Though I had started cremation plans with a funeral home in my mom’s city, I switched to use a funeral home near the public hospital in the other city. My husband and I stayed in a hotel for three nights while we made final arrangements. Not knowing if the funeral home would be supportive of medical assistance in dying, I did not mention it at first. When they showed me a proof of the memorial card, it had my mom’s birthday and the city she was born in. It also had the day she died and the city she died in. She had only been in that city for a few hours and I did not want to have to explain to everyone why it wasn’t the city where she lived in and where she spent most of her hospital stay. I asked the funeral director to remove both cities from the card. I explained about my mother’s medical assistance in dying decision and the funeral director said that occasionally it can cause some issues when you want a religious funeral service. My mother only wanted a cremation and for me to scatter her ashes in the city she was born in.
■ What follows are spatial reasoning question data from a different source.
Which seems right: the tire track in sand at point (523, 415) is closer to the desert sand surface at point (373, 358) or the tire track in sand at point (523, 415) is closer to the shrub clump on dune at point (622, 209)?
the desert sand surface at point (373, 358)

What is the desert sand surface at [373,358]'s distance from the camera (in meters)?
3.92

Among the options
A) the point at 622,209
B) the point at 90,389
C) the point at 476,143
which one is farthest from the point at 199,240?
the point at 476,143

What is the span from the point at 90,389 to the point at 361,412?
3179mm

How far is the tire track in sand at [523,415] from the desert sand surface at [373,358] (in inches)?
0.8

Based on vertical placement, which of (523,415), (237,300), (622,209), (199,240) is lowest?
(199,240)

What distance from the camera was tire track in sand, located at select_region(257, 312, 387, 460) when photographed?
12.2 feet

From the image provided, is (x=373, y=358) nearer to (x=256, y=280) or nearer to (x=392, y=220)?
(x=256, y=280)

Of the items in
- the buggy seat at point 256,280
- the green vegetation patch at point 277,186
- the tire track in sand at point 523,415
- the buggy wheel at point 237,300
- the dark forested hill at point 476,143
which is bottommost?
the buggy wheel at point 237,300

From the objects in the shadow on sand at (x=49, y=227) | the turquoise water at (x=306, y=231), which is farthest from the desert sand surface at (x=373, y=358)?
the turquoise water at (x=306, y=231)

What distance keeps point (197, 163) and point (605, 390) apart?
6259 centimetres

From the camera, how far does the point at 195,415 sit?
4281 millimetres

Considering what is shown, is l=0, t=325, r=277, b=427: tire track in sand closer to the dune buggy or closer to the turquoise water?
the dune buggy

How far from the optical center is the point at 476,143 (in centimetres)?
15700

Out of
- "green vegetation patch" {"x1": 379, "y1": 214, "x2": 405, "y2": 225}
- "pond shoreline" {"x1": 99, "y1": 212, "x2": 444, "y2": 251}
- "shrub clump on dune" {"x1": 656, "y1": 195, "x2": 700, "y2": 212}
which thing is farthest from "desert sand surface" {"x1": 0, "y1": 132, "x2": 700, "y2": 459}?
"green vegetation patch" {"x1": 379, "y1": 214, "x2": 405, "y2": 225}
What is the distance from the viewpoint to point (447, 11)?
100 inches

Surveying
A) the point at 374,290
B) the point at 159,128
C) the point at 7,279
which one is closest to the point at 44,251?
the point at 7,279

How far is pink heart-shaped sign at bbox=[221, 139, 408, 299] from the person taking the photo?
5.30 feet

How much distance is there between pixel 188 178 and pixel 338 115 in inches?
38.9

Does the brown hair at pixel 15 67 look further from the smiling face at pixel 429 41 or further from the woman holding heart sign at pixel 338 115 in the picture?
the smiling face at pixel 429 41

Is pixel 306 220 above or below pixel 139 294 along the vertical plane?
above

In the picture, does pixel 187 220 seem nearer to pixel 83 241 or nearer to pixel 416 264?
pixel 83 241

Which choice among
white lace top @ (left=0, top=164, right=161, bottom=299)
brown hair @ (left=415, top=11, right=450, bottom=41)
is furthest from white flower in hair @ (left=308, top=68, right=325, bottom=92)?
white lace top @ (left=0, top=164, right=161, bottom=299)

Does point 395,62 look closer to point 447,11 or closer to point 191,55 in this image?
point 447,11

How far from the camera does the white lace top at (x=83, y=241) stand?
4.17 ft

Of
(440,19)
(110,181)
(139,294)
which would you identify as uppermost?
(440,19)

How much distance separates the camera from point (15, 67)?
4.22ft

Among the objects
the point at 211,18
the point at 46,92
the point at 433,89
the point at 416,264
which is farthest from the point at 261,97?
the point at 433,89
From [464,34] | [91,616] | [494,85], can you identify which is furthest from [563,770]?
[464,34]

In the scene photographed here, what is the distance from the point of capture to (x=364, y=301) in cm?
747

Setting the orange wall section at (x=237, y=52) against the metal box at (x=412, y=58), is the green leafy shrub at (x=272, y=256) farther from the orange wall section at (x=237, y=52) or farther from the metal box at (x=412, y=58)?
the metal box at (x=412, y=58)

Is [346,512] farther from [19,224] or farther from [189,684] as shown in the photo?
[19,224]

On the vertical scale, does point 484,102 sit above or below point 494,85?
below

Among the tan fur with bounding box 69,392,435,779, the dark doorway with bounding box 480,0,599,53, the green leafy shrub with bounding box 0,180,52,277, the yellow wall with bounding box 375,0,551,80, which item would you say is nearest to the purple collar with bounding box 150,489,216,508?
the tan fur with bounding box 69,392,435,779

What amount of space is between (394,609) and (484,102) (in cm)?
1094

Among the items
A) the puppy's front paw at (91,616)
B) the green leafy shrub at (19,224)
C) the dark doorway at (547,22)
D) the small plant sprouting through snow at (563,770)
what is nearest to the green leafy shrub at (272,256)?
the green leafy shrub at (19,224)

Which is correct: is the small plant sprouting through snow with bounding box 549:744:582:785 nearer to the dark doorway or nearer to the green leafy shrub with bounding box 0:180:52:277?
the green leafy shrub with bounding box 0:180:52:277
I am Catholic. My mother is Catholic, and she appreciated the priest stopping by on Fridays to anoint her with oil while she was in the hospital. Everyone that I did confide in, regardless of religion, was personally supportive of medical assistance in dying. If I had gone home before winter hit like she told me to, my mother would have had to suffer to the very end. It is very difficult for a sick person to navigate the MAID paperwork, arrange witnesses, and hold medical video conferences without the support of the hospital staff and equipment. It is too easy for hospital staff to ignore a patient’s verbal request and not offer any direction. One possible solution would be to have the Catholic hospital staff direct such requests to a designated person who works in a nearby medical clinic. That support person could assist with the MAID process and the actual medical procedure could be done by a MAID visiting physician or nurse practitioner in the clinic after hours. This solution would have greatly assisted my mother and avoided a lot of undue stress.
Editor’s note: Dying With Dignity Canada believes the most practical and human-rights focused approach to end-of-life rights access would be for all publicly funded facilities to allow on-site requests, assessments, and procedures. There should also be a clear system in place to ensure that those in private religious facilities are being seen in a timely manner by MAID assessors, if they request it.